• **Exercise aim**:
Reproduce every one of the lines below character for character, leaving nothing out and changing nothing.
___ Task material ___
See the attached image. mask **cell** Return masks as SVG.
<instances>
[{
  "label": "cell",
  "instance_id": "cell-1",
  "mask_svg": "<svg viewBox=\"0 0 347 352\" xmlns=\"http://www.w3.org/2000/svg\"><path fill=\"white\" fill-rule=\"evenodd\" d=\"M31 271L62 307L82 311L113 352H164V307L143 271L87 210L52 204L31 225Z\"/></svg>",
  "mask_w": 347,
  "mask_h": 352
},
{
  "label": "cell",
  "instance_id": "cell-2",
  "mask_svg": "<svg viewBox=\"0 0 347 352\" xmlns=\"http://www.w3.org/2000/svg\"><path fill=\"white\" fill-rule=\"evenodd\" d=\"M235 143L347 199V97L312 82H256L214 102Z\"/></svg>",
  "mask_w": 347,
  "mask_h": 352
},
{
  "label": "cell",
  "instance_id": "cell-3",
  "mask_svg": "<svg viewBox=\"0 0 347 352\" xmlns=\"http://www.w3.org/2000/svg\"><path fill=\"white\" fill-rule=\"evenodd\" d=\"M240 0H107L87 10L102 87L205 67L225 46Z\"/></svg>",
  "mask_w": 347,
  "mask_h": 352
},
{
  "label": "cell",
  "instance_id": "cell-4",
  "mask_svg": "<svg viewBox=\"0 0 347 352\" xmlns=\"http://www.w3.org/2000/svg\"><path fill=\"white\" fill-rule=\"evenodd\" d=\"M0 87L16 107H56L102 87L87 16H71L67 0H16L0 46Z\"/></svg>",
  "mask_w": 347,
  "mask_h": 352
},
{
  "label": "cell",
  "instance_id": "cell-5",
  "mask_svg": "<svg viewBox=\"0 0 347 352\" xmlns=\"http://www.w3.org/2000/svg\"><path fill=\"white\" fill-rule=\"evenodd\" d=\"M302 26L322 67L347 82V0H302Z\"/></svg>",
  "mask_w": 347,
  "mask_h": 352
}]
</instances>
___
• **Full output**:
See the attached image. mask **cell** Return masks as SVG.
<instances>
[{
  "label": "cell",
  "instance_id": "cell-1",
  "mask_svg": "<svg viewBox=\"0 0 347 352\" xmlns=\"http://www.w3.org/2000/svg\"><path fill=\"white\" fill-rule=\"evenodd\" d=\"M31 271L62 307L82 311L113 352H164V307L143 271L87 210L52 204L31 225Z\"/></svg>",
  "mask_w": 347,
  "mask_h": 352
},
{
  "label": "cell",
  "instance_id": "cell-2",
  "mask_svg": "<svg viewBox=\"0 0 347 352\" xmlns=\"http://www.w3.org/2000/svg\"><path fill=\"white\" fill-rule=\"evenodd\" d=\"M235 143L347 199V97L312 82H256L214 102Z\"/></svg>",
  "mask_w": 347,
  "mask_h": 352
},
{
  "label": "cell",
  "instance_id": "cell-3",
  "mask_svg": "<svg viewBox=\"0 0 347 352\" xmlns=\"http://www.w3.org/2000/svg\"><path fill=\"white\" fill-rule=\"evenodd\" d=\"M240 0H107L87 10L102 87L205 67L225 46Z\"/></svg>",
  "mask_w": 347,
  "mask_h": 352
},
{
  "label": "cell",
  "instance_id": "cell-4",
  "mask_svg": "<svg viewBox=\"0 0 347 352\" xmlns=\"http://www.w3.org/2000/svg\"><path fill=\"white\" fill-rule=\"evenodd\" d=\"M0 87L16 107H56L102 87L87 16H71L67 0H16L0 46Z\"/></svg>",
  "mask_w": 347,
  "mask_h": 352
},
{
  "label": "cell",
  "instance_id": "cell-5",
  "mask_svg": "<svg viewBox=\"0 0 347 352\" xmlns=\"http://www.w3.org/2000/svg\"><path fill=\"white\" fill-rule=\"evenodd\" d=\"M302 26L322 67L347 82V0H302Z\"/></svg>",
  "mask_w": 347,
  "mask_h": 352
}]
</instances>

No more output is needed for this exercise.